Answer these questions using the text about NIGHTlinkRail:
1. What is the upper limit on the number of stations?
2. Between which hours does the site shut down?
3. What three things are used to justify server downtime?

TEXT SECTION:

Content starts

The NightLinkRail model is really about the generation and spreading of ideas via the web. It’s a numbers game. The bigger it gets, the more plausible it looks; and the more people who see it, the more people will hopefully talk about it… “Hey, I’ve just seen the craziest thing…It’s just too deep to be fiction. Ya know?” The rigorousness and absurdity of its taxonomy has also brought in more than one trainspotter as a fan and visitor. It is a visual catalogue of musical and interactive experiences, capped definitively with a defined upper limit of 100 stations.
The fate of NIGHTlinkRail lies in its attention to literalism and form over function, favoring an abstract browser design of walls, streets, platforms and surfaces.
Artist homepages depict large multi-panel tunnel ads of the type which line subway platforms. “Music Can Fry Your Brain!” warns the message from one homepage quay, with a series of abstract Surgeon’s General Warnings (sic) in the bottom right corner: “Dope can cause birth defects, lice, mini-malism, slurred speech and tooth decay…” Eric suggests that NIGHTlinkRail should not be taken too seriously. It is, after all, a system modeled upon many of the experiences of inner city transit, from its minute intricacies, down to its foibles and inadequacies… (Who ever heard of a website that shuts down between 1:30 and 5:00 AM, boasts of its unpleasant odor or even…its rats?)
While isolated from both the corporate and the corporeal, NIGHTlinkRail’s scenario intentionally parodies all underground subway networks… In this case, the “artists” have taken responsibility away from the urban planners, and NIGHTlinkRail be- comes a journey into the bowels of a virtual metropolis – one inhabited instead by musicians, designers and auteurs – who are notoriously under-prepared when it comes to matters of technical accuracy, for are they not, in fact, just like artists?
Elsewhere, server downtime or inability to serve a particular DHTML “destination” is justified by a workers’ strike, inept or late service at a junction, or hapless railway disaster. To jumble things further, the site deliberately imitates life, with its empty promises for timely repairs at imaginary signal boxes and junctions, while complaints directed to the Stationmaster are ultimately met with the same shrugs and delays as the real-world version.

Content ends

Data taken from a collection:
Content starts

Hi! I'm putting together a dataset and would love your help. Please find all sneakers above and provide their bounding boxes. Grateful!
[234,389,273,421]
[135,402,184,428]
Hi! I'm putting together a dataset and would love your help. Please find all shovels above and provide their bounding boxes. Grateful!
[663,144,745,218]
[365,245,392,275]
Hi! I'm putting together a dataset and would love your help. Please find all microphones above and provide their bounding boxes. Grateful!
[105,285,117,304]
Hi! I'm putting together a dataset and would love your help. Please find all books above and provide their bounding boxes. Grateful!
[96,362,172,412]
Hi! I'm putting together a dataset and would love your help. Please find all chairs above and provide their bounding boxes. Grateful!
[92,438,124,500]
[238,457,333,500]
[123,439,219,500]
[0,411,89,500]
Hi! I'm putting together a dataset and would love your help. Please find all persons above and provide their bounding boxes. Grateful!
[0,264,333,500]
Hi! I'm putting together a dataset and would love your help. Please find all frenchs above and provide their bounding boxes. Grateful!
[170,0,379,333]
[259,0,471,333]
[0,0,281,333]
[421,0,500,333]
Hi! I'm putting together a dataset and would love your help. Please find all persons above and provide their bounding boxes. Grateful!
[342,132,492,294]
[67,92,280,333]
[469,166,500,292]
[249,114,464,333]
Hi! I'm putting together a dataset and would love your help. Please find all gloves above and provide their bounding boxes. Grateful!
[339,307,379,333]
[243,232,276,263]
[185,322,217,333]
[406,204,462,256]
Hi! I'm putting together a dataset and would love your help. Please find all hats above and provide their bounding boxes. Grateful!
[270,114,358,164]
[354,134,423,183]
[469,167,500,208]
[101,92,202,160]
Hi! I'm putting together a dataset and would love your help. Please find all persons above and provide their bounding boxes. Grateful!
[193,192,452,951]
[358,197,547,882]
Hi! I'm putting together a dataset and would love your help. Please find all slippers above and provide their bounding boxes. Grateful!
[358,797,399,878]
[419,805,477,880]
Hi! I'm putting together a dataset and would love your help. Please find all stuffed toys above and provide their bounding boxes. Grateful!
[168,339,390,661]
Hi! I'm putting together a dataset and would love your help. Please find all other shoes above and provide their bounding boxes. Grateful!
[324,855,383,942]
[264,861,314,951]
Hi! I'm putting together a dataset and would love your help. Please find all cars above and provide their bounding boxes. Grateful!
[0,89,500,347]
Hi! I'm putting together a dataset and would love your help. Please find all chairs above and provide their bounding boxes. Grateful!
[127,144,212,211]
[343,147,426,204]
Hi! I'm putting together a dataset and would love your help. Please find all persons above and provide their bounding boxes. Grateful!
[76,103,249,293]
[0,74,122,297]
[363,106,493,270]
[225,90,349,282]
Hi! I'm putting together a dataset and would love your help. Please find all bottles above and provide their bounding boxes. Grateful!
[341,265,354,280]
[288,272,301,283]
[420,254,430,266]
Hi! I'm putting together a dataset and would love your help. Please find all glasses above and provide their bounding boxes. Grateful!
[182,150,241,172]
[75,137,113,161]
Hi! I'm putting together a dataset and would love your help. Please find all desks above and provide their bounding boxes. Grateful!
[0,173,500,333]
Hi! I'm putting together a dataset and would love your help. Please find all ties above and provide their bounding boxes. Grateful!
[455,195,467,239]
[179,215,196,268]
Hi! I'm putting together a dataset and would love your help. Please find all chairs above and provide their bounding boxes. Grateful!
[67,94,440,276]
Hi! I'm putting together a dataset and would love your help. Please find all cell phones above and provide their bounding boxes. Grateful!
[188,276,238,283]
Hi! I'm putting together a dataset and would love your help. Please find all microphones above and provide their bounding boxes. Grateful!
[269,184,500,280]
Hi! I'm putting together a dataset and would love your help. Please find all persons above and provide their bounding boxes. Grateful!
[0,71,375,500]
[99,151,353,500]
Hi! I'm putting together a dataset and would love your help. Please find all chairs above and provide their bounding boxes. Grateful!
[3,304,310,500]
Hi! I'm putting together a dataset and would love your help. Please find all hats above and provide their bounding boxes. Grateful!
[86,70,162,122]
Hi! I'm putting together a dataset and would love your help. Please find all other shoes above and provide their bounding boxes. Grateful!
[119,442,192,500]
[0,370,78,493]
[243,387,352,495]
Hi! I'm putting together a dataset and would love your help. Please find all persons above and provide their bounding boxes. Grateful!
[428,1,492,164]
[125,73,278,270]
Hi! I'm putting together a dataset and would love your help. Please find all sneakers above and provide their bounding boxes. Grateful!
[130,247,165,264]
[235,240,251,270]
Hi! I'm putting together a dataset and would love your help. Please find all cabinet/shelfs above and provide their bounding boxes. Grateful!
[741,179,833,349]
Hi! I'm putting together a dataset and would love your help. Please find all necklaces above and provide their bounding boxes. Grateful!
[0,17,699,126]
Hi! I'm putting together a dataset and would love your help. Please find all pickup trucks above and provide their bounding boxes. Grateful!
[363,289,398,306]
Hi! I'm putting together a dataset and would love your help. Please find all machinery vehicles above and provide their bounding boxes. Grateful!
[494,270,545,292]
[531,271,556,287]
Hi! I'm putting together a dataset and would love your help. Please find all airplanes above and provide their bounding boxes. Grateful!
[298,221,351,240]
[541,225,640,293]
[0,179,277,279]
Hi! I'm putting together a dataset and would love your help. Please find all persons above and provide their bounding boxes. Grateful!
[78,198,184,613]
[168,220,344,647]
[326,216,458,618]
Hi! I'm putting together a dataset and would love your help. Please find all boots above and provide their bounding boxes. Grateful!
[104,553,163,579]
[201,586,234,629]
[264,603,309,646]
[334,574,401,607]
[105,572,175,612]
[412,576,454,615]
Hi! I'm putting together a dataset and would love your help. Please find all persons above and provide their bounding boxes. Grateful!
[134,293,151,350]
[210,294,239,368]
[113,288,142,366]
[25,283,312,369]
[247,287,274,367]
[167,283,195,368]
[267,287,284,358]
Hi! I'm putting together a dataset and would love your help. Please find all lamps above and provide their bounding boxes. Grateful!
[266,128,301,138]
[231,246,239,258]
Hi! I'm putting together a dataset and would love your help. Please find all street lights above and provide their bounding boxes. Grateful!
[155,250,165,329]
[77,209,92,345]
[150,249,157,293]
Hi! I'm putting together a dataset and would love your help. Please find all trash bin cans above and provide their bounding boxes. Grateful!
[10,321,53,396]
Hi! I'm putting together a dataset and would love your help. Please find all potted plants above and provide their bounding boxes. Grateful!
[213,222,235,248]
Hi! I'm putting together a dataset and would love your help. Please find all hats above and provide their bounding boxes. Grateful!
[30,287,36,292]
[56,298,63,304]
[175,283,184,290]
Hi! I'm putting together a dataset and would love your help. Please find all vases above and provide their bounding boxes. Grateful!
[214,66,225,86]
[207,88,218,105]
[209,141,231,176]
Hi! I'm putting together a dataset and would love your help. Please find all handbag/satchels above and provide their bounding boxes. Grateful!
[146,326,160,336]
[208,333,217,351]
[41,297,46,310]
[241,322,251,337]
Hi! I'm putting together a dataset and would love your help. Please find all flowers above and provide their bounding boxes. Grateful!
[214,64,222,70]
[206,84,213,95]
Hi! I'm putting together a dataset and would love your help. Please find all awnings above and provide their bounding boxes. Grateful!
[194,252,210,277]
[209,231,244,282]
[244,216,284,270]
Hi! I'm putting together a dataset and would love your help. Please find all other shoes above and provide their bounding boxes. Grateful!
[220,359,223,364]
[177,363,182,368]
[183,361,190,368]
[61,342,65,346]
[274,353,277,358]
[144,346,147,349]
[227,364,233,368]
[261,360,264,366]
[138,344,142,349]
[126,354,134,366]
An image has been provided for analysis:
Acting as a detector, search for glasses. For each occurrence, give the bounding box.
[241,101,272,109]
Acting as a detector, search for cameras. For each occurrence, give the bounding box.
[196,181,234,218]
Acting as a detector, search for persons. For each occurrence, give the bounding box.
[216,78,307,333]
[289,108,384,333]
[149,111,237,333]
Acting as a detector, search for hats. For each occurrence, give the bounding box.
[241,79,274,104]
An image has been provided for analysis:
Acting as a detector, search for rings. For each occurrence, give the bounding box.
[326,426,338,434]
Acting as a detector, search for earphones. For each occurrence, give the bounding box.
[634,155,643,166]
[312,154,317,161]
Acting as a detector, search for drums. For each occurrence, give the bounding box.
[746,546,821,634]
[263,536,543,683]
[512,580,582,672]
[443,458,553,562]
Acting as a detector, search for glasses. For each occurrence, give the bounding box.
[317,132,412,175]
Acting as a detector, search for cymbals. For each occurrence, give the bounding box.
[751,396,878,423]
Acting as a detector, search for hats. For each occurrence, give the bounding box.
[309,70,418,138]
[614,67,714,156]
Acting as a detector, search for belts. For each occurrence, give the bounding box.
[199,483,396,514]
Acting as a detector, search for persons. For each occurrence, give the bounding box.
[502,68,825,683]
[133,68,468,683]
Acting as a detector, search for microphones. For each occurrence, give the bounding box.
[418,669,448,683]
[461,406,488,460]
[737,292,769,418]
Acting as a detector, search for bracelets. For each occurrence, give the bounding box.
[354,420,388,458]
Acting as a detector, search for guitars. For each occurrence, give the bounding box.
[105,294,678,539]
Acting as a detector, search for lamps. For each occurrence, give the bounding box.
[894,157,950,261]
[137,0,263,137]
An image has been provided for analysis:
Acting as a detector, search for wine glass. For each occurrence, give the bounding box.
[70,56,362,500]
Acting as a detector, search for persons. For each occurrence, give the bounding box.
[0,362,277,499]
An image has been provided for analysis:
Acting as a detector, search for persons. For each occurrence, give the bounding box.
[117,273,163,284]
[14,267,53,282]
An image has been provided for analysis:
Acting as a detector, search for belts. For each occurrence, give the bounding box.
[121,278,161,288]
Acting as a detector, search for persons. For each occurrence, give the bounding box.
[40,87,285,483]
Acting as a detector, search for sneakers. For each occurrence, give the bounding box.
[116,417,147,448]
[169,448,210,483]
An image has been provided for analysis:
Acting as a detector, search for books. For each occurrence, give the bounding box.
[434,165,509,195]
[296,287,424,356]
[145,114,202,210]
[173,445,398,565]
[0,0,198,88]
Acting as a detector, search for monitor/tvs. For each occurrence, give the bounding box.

Content ends

ANSWER AREA:
1. 100 stations.
2. Between 1:30 and 5:00 AM.
3. A workers' strike, inept or late service at a junction, or a hapless railway disaster.